### OBJECTIF
Reproduisez l'extrait sur la datation du Livre de Daniel en commençant aux mots « Prophéties et Historicité » et en vous arrêtant après « 3ème/2ème siècle avant.J-C. ». Substituez-y « composition » à « rédaction ».

Prophéties et Historicité de Daniel
L’Araméen du Livre de Daniel est il du 6ème/5ème siècle av.J.C ou du 2ème siècle?
Compte tenu de l’aspect prophétique du Livre de Daniel, la question de sa date de rédaction est inévitable. Deux courants se dégagent principalement – une rédaction au 6ème ou au 3ème/2ème siècle avant.J-C.
S. R. Driver, un grand critique de la Bible, a fait valoir que l’araméen de Daniel 2: 4-7: 28 était du 3ème siècle avant.J-C au 2ème siècle après.J-C. Voici la célèbre citation de SR Driver:
«Les mots persans présupposent une période après que l’empire perse ait été bien établi: les mots grecs exigent, l’hébreu soutient, et l’araméen permet, une date après la conquête de la Palestine par Alexandre le Grand (332 av.J.C)1»
Nous allons voir que cette conclusion formulée en 1909 ne correspond à l’état des lieux du Livre de Daniel aujourd’hui. Le savant, K. A. Kitchen, après étude approfondie de la question en est venu à une autre conclusion :
«Ces faits suggèrent une origine pour les mots persans en araméen de Daniel avant 300 av. J.-C. »

### DONNÉES SOURCES
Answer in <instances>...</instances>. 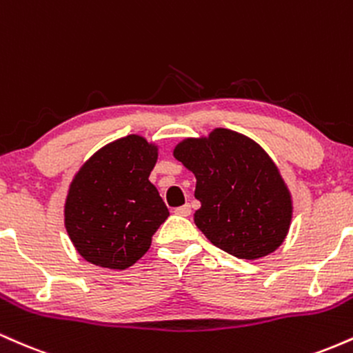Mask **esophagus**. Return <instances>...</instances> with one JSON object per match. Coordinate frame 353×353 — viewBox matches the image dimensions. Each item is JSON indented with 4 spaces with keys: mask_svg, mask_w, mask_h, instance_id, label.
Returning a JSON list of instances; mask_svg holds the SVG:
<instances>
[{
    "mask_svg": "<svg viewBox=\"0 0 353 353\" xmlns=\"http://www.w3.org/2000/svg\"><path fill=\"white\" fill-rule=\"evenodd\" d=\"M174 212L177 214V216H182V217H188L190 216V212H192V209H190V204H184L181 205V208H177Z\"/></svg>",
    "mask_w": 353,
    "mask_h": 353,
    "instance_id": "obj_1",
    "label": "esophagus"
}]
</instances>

* * *

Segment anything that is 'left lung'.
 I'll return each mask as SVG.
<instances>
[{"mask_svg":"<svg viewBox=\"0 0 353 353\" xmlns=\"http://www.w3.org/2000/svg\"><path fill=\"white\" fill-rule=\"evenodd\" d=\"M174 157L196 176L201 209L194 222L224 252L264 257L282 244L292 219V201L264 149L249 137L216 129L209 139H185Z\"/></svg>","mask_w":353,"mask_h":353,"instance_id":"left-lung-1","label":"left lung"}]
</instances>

### SORTIE CI-DESSOUS
Prophéties et Historicité de Daniel
L’Araméen du Livre de Daniel est il du 6ème/5ème siècle av.J.C ou du 2ème siècle?
Compte tenu de l’aspect prophétique du Livre de Daniel, la question de sa date de composition est inévitable. Deux courants se dégagent principalement – une composition au 6ème ou au 3ème/2ème siècle avant.J-C.